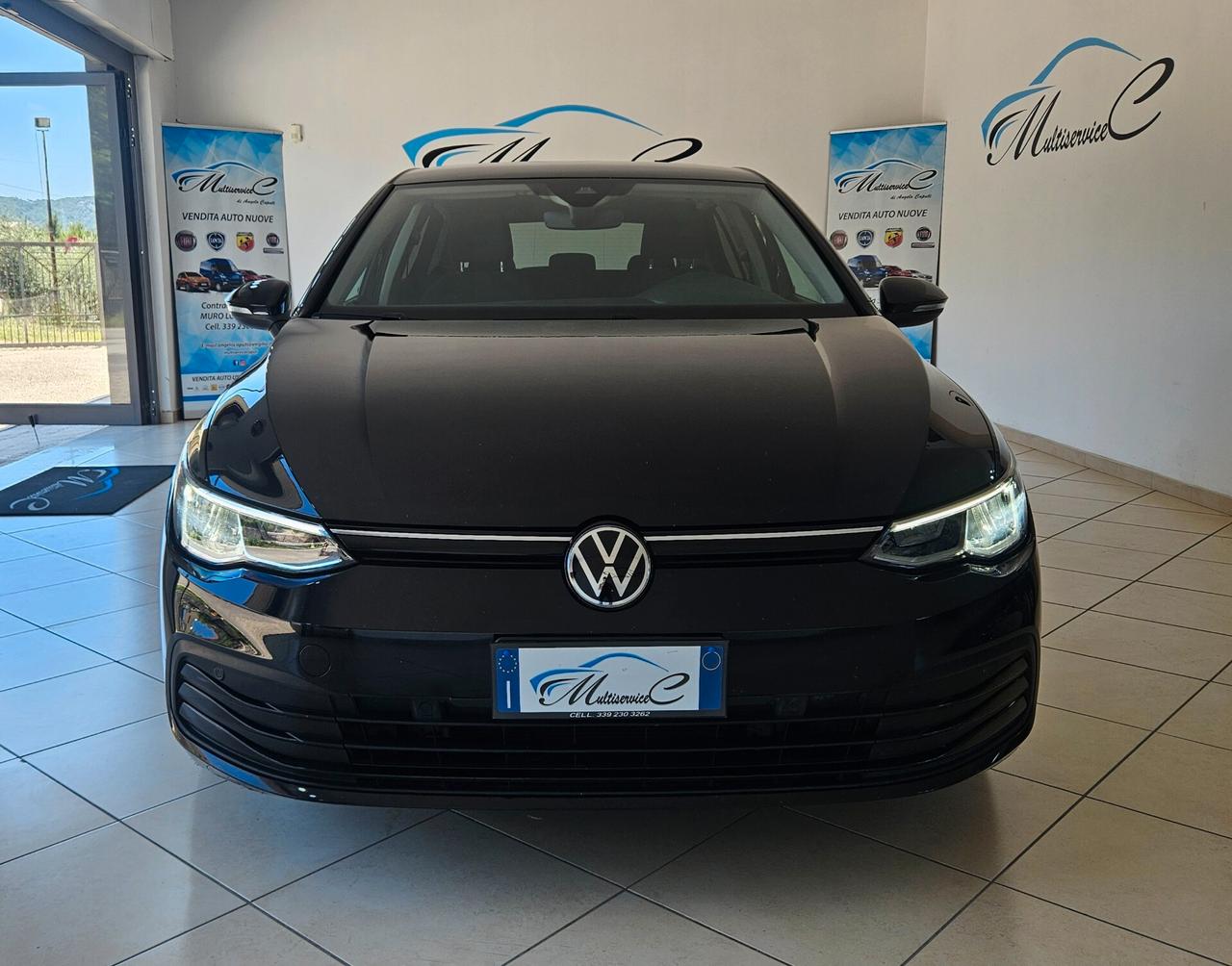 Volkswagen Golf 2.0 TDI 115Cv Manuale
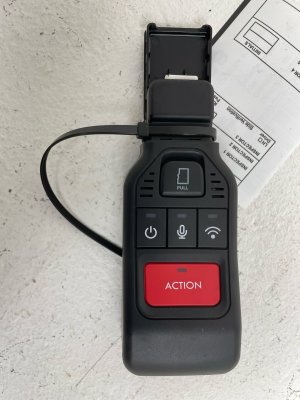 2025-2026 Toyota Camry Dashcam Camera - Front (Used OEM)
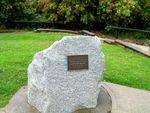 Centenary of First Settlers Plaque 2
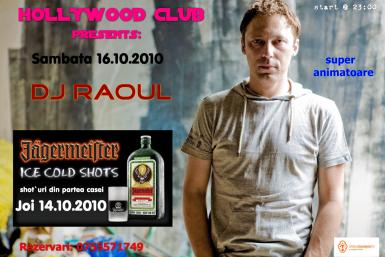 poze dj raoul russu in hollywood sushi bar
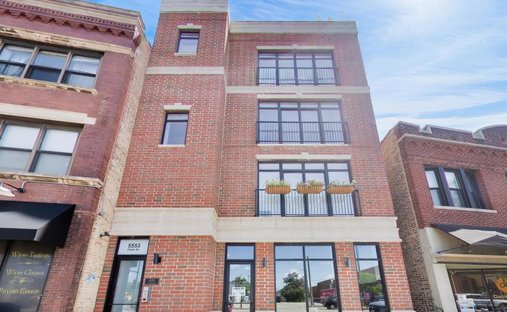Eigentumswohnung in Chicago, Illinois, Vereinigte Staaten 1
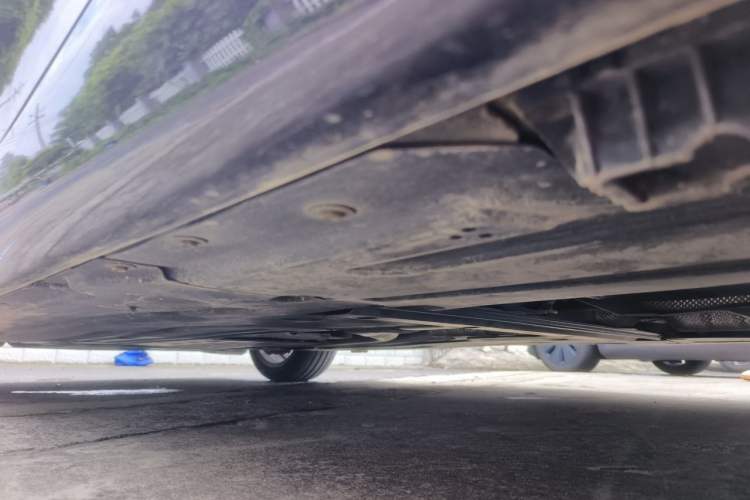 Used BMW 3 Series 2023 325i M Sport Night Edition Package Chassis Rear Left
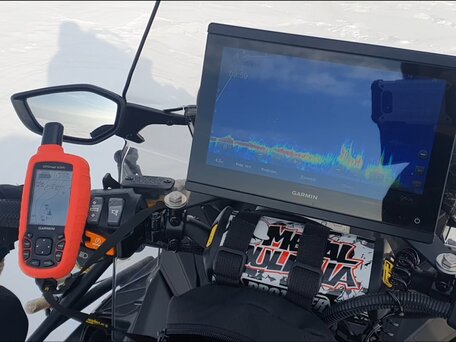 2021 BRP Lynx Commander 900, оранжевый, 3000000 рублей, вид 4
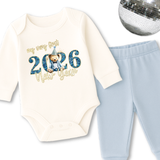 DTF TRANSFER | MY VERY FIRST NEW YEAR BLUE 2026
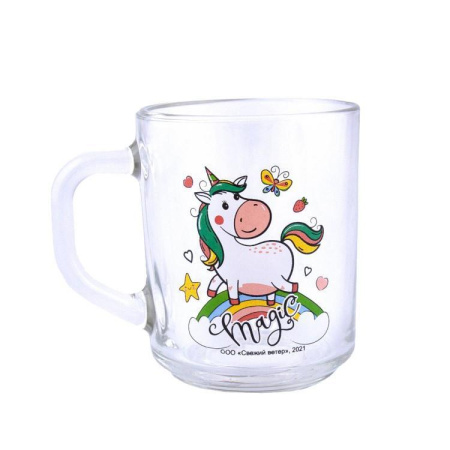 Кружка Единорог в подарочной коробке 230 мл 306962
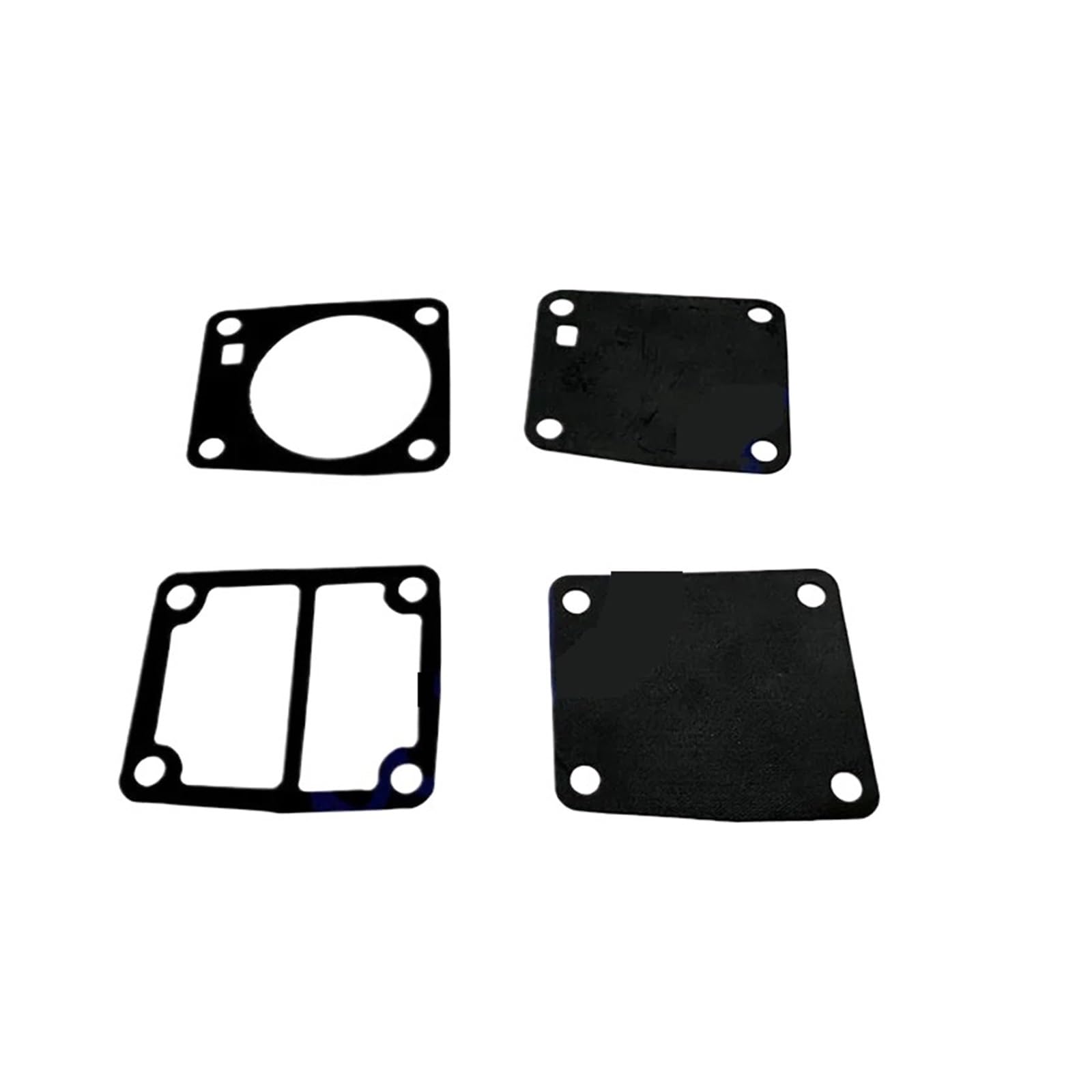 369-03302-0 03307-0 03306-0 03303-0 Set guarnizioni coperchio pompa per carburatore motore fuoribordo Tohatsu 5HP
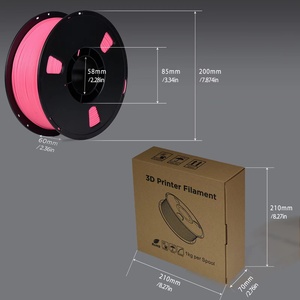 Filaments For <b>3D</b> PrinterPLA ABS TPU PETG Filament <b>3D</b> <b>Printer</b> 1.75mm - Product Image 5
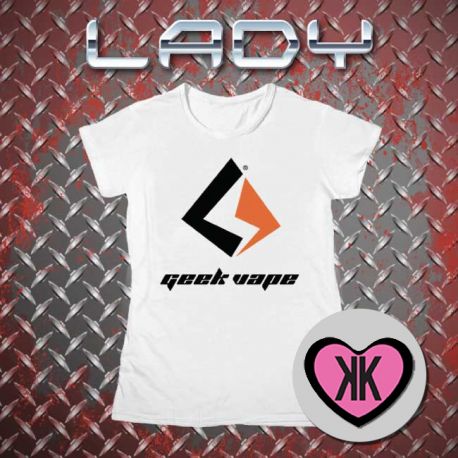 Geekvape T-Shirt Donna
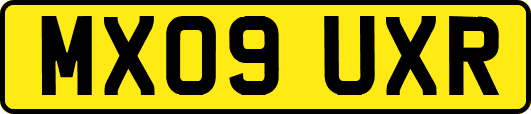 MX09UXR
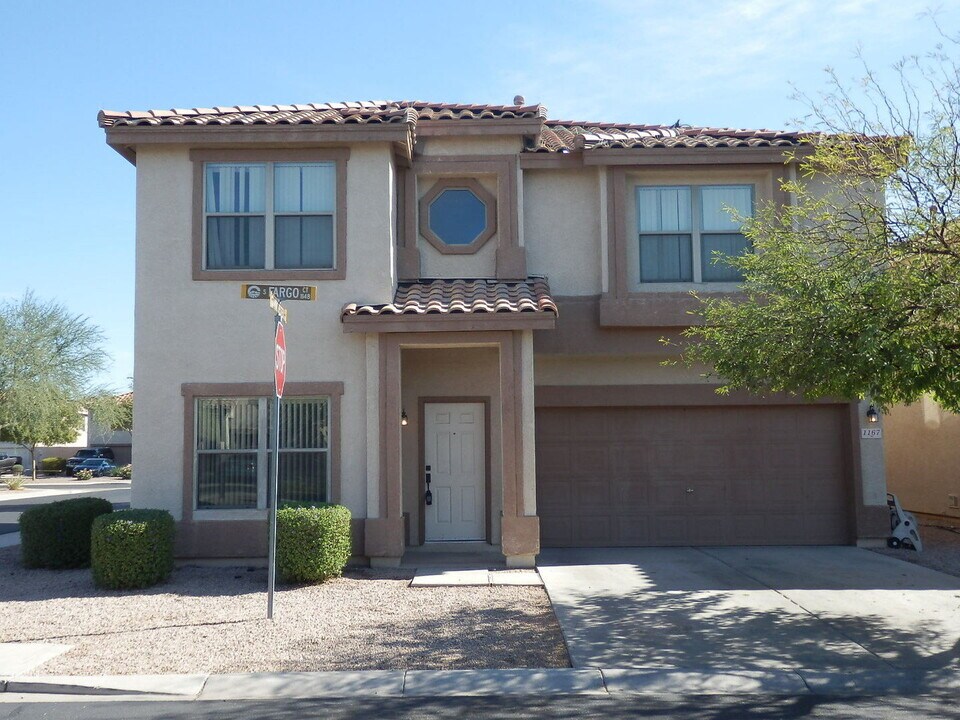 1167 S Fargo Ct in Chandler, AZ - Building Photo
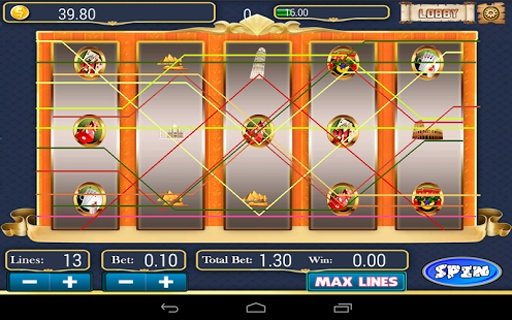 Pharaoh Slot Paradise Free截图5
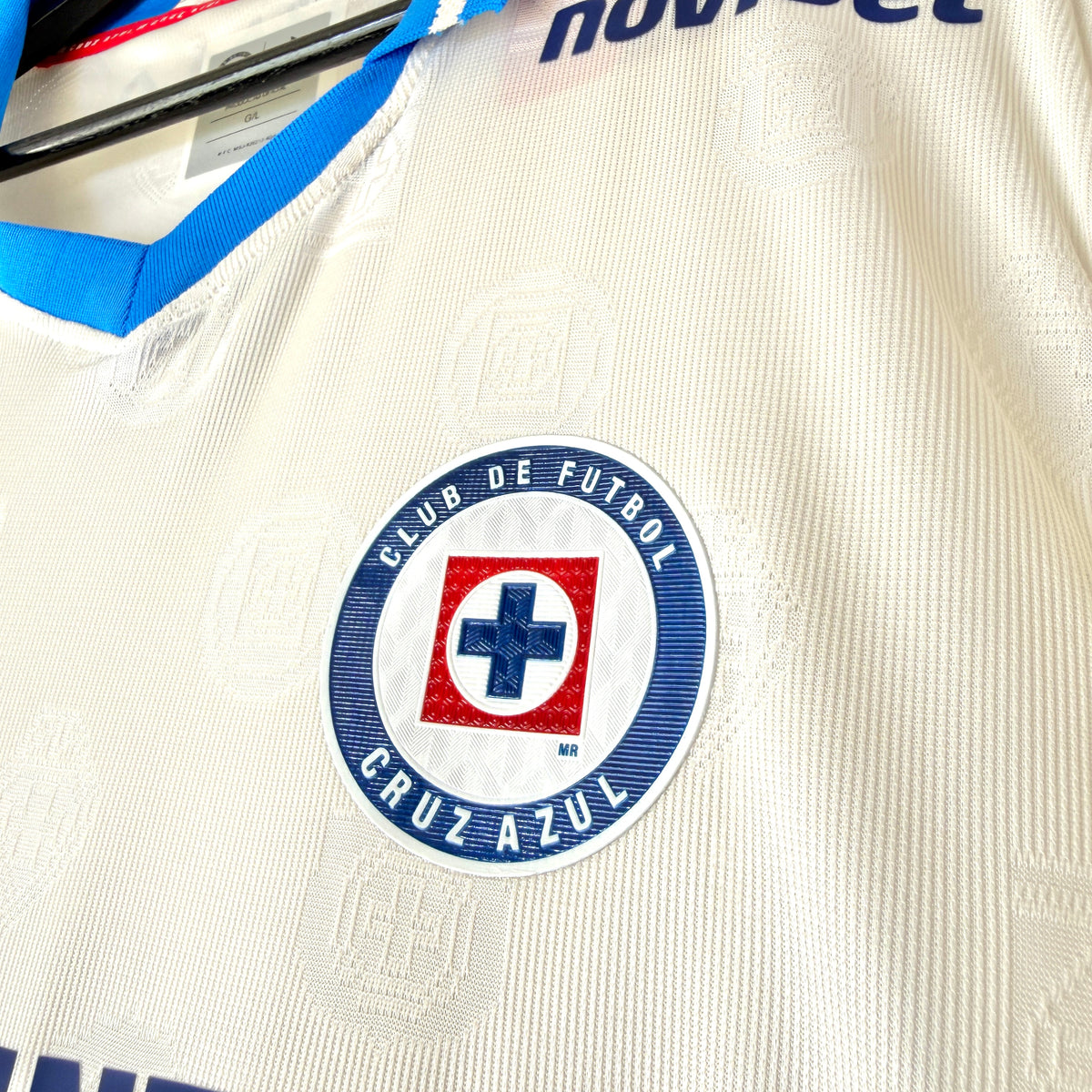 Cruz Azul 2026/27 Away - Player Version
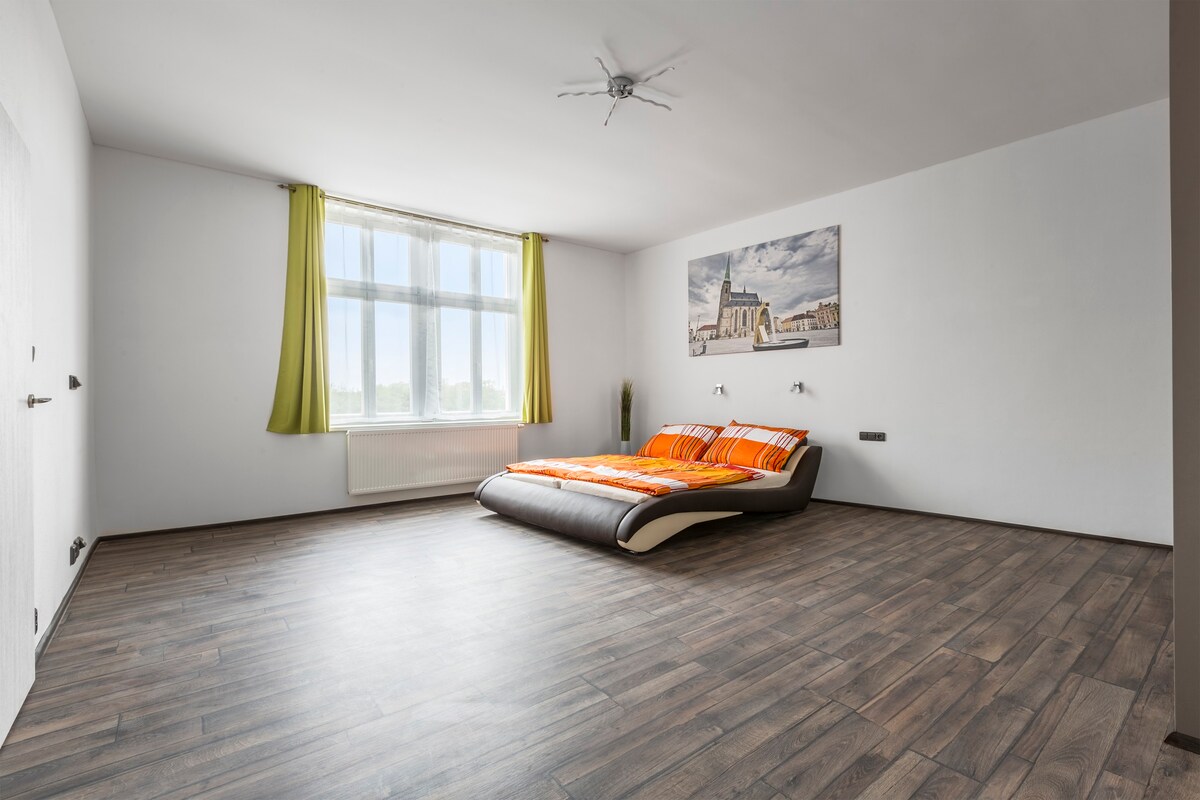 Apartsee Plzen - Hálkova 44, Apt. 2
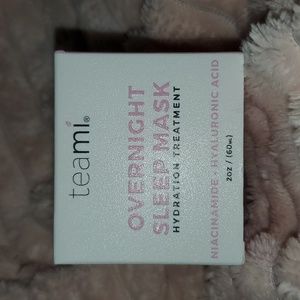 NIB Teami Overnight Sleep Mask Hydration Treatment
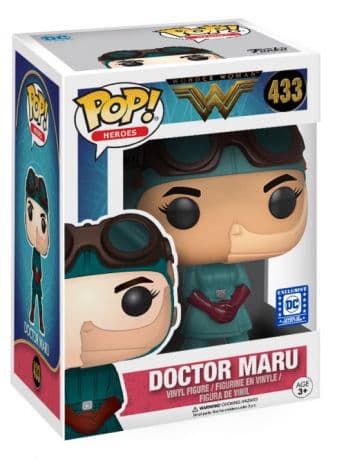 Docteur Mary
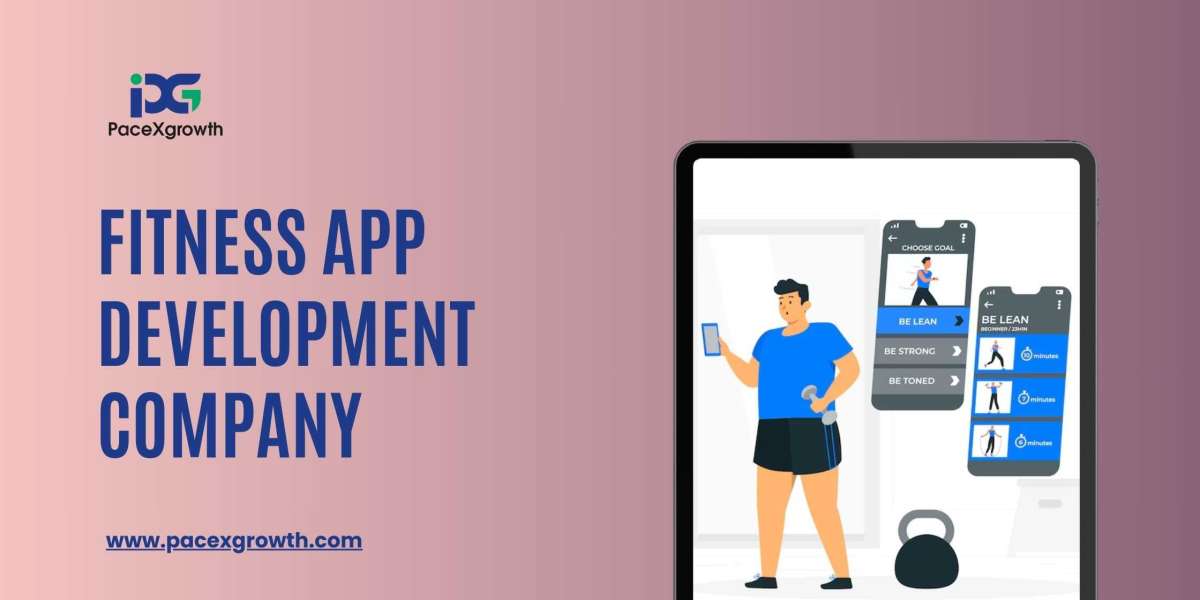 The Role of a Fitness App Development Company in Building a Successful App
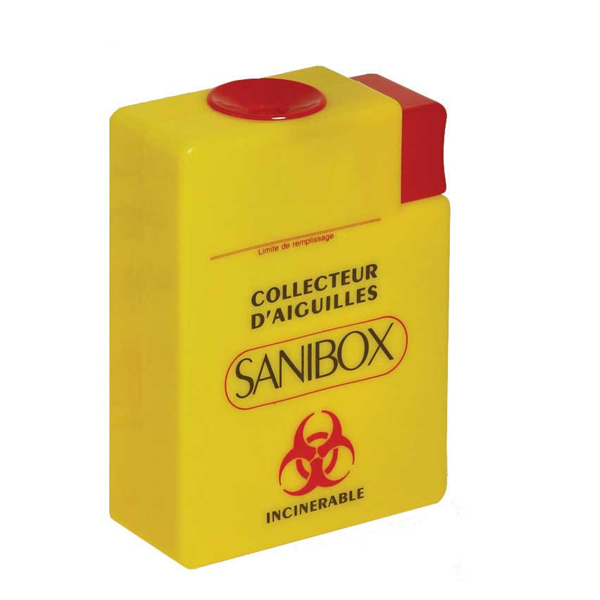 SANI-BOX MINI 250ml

+++++

What to work on:
Can you transcribe every line of the data above character for character, leaving the pictures out?

Response:
 Volkswagen Golf 2.0 TDI 115Cv Manuale
 2025-2026 Toyota Camry Dashcam Camera - Front (Used OEM)
 Centenary of First Settlers Plaque 2
 poze dj raoul russu in hollywood sushi bar
Eigentumswohnung in Chicago, Illinois, Vereinigte Staaten 1
 Used BMW 3 Series 2023 325i M Sport Night Edition Package Chassis Rear Left
 2021 BRP Lynx Commander 900, оранжевый, 3000000 рублей, вид 4
 DTF TRANSFER | MY VERY FIRST NEW YEAR BLUE 2026
 Кружка Единорог в подарочной коробке 230 мл 306962
 369-03302-0 03307-0 03306-0 03303-0 Set guarnizioni coperchio pompa per carburatore motore fuoribordo Tohatsu 5HP
 Filaments For <b>3D</b> PrinterPLA ABS TPU PETG Filament <b>3D</b> <b>Printer</b> 1.75mm - Product Image 5
 Geekvape T-Shirt Donna
 MX09UXR
 1167 S Fargo Ct in Chandler, AZ - Building Photo
 Pharaoh Slot Paradise Free截图5
 Cruz Azul 2026/27 Away - Player Version
 Apartsee Plzen - Hálkova 44, Apt. 2
 NIB Teami Overnight Sleep Mask Hydration Treatment
 Docteur Mary
 The Role of a Fitness App Development Company in Building a Successful App
 SANI-BOX MINI 250ml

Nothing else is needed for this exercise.